• _Supplied text_:
※ ※ ※

Spatial Hearing: Spatial hearing has three attributes: the location, the directivity, and the room effect. The sound is localized by human beings with regards to distance, elevation and azimuth, through interaural intensity (IID) and inter-aural time (ITD) differences [Bla83], as well as through filtering via the head, the shoulders and the rest of the body (head-related transfer function, HRTF). When moving, sound is modified according to pitch, loudness and timbre, indicating the speed and direction of its motion (Doppler effect) [Cho71]. The directivity of a source is responsible for the differences in transfer functions according to the listener position relative to the source. The sound is transmitted through a medium as well as reflected, attenuated and filtered by obstacles (reverberation and echoes), thus providing cues for deducing the geometrical and material properties of the room. Spatial effects describe the spatialization of a sound with headphones or loudspeakers. The position in the space is simulated using intensity panning (e.g., constant power panoramization with two loudspeakers or headphones [Bla83], vector-based amplitude panning (VBAP) [Pul97] or Ambisonics [Ger85] with more loudspeakers), delay lines to simulate the precedence effect due to ITD, as well as filters in a transaural or binaural context [Bla83]. The Doppler effect is due to the behaviour of sound waves approaching or going away; the sound motion throughout the space is simulated using amplitude modulation, pitch-shifting and filtering [Cho71, SSAB02]. Echoes are created using delay lines that can eventually be fractional [LVKL96]. The room effect is simulated with artificial reverberation units that use either delay-line networks or all-pass filters [SL61, Moo79] or convolution with an impulse response. The simulation of instruments' directivity is performed with linear combination of simple directivity patterns of loudspeakers [WM01]. The rotating speaker used in the Leslie/Rotary is a directivity effect simulated as a Doppler [SSAB02].

※ ※ ※

• _Data listing_:
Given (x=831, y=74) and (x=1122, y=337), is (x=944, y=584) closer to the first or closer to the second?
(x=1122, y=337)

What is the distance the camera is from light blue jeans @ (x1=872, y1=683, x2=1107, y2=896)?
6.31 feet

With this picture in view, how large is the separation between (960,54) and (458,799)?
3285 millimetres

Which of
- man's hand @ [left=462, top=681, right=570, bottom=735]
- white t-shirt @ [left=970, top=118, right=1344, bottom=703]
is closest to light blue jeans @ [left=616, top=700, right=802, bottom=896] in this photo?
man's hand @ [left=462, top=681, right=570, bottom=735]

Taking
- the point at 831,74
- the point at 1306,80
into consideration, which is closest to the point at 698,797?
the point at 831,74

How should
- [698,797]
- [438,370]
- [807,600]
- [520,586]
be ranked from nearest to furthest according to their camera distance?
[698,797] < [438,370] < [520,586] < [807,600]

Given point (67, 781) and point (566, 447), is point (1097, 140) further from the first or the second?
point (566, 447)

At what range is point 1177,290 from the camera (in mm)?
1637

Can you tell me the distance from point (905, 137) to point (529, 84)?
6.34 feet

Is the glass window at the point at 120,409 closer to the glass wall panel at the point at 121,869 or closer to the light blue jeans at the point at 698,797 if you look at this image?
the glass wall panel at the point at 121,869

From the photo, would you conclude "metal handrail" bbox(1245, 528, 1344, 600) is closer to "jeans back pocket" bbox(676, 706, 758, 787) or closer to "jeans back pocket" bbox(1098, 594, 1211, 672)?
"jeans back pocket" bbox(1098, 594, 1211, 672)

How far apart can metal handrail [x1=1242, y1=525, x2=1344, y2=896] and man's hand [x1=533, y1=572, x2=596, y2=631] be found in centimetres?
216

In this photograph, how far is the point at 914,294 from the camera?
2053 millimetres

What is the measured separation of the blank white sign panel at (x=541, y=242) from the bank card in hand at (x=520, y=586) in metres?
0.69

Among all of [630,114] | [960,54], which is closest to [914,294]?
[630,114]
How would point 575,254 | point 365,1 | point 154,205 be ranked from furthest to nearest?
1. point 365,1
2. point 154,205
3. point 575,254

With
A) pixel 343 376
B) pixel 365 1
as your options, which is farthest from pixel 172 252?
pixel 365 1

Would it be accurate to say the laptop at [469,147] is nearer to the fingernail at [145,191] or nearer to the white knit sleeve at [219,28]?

※ ※ ※

• _Set problem_:
Please answer these questions from the spatial hearing text:
(a) What three attributes does spatial hearing have?
(b) What is used to create echoes?
(c) The rotating speaker in the Leslie/Rotary is simulated as what?
The rows have no connection to the spatial hearing text.

• _Solved problem_:
(a) The location, the directivity, and the room effect.
(b) Delay lines, which can eventually be fractional.
(c) A Doppler.